● **TASKS AND EXERCISES**:
**a.** In the passage on electronic devices generating sounds, what else may a sound generation request be called?
**b.** Continue the passage on electronic devices generating sounds from where it stops.

● **GIVEN PASSAGE**:
——————————
FIG. 7 is a flowchart illustrating an example operation of an electronic device to obtain a plurality of sounds according to various embodiments.

When obtaining a plurality of sounds, an electronic device (e.g., the electronic device 101 of FIG. 1 and the electronic device 301 of FIG. 3) according to an embodiment may use a first sound generation request that is used for obtaining a first sound, to obtain a second sound.

In operation 710, the electronic device may obtain (or generate) the first sound using the first sound generation request generated based on at least some of a plurality of contents. In various embodiments of the present disclosure, the sound generation request may also be referred to as a seed for obtaining a sound.

According to an embodiment, the electronic device may obtain the first sound using the sound generation model. The first sound generation request may include first input data of the sound generation model. The electronic device may obtain the first sound by applying the sound generation model to the first input data.

According to an embodiment, the electronic device may store the first sound and the first sound generation request. The electronic device may store a pair including the first sound generation request and the first sound.

In operation 720, the electronic device may generate a second sound generation request based on another content that is different from the at least some of the plurality of contents. The second sound generation request be generated based on the other content that is different from the at least some of the plurality of contents used for the first sound generation request.

For example, based on leaving the page and entering the other page, the electronic device may generate the second sound generation request based on the content of the other page.

In another example, based on the display area changing from a first area of the page to a second area of the page, the electronic device may generate the second sound generation request based on content determined based on the second area. The first sound generation request and the second sound generation request may be generated using the content included in the same page. The content used for the first sound generation request and the content used for the second sound generation request may be at least partially different from each other.

According to an embodiment, when the electronic device obtains the sound using the sound generation model, the second sound generation request may include second input data of the sound generation model.

In operation 730, based on a similarity score between the first sound generation request and the second sound generation request exceeding a threshold similarity score, the electronic device may obtain the second sound using at least a portion of the first sound generation request.

The electronic device may calculate the similarity score between the first sound generation request and the second sound generation request using a machine learning model. For example, the electronic device may use an embedding vector output model that outputs an embedding vector corresponding to a sound generation request as the embedding vector output model is applied to the sound generation request. The electronic device may output a first embedding vector by applying the embedding vector output model to the first sound generation request. The electronic device may output a second embedding vector by applying the embedding vector output model to the second sound generation request. The electronic device may calculate the similarity score between the first sound generation request and the second sound generation request based on similarity (e.g., cosine similarity) between the first embedding vector and the second embedding vector.

The electronic device may generate the second sound generation request that is similar to the first sound generation request by changing at least a portion of the first sound generation request based on the other content. The electronic device may generate the second sound using the second sound generation request. The second sound may be the same as or similar to the first sound.

In operation 740, the electronic device may play the generated second sound.

In various embodiments of the present disclosure, the electronic device is not limited to generating the second sound that is different from the first sound.
——————————
● **DATASET EXTRACT**:
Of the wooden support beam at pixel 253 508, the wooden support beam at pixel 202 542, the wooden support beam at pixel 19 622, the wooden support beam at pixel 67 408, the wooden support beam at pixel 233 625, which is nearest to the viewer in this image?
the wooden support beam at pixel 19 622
——————————
● **ANSWERS PROVIDED**:
**a.** A seed for obtaining a sound.

**b.**
According to an embodiment, when the similarity score between the first sound generation request and the second sound generation request is greater than a first threshold similarity score and less than or equal to a second threshold similarity score, the electronic device may generate the second sound generation request that is different from the first sound generation request and may generate the second sound that is different from the first sound based on the second sound generation request. When the similarity score between the first sound generation request and the second sound generation request is greater than the second threshold similarity score, the electronic device may play the first sound. When the similarity score between the first sound generation request and the second sound generation request is greater than the second threshold similarity score, the electronic device may skip generation of the second sound generation request and generation of the second sound.

FIG. 8 is a diagram illustrating an example operation of an electronic device to play sound when entering a page containing a plurality of contents classified into a plurality of topics according to various embodiments.

When entering a page 810 including a plurality of contents classified into a plurality of topics, an electronic device (e.g., the electronic device 101 of FIG. 1 and the electronic device 301 of FIG. 3) according to an embodiment may play a sound respectively corresponding to each topic.

The electronic device may classify the plurality of contents into the plurality of topics. For example, the electronic device may obtain output data corresponding to the plurality of topics by applying a machine learning model (e.g., a topic extraction model) to input data generated based on the plurality of contents. The topic may represent a substance and/or atmosphere of the content. For example, the topic may be extracted in the form of a keyword.

The electronic device may obtain a sound corresponding to each topic using the content classified into the topic. For example, based on the content classified into each topic, the electronic device may obtain a sound generation request for the topic. Based on the sound generation request for the topic, the electronic device may obtain a sound corresponding to the topic. The electronic device may play the sound corresponding to the topic of the content displayed on a display.

According to an embodiment, based on the topic of the content displayed in the page 810 changing from a first topic to a second topic, the electronic device may change the sound played via a speaker to a first sound 831 corresponding to the first topic to a second sound 832 corresponding to the second topic.

According to an embodiment, the electronic device may generate an intermediate sound for transitioning between the first sound 831 and the second sound 832 in the arrangement of the contents in the page 810. The intermediate sound may refer to a sound that smoothly connects the first sound 831 to the second sound 832 when the first sound 831 is transitioned (e.g., changed) to the second sound 832.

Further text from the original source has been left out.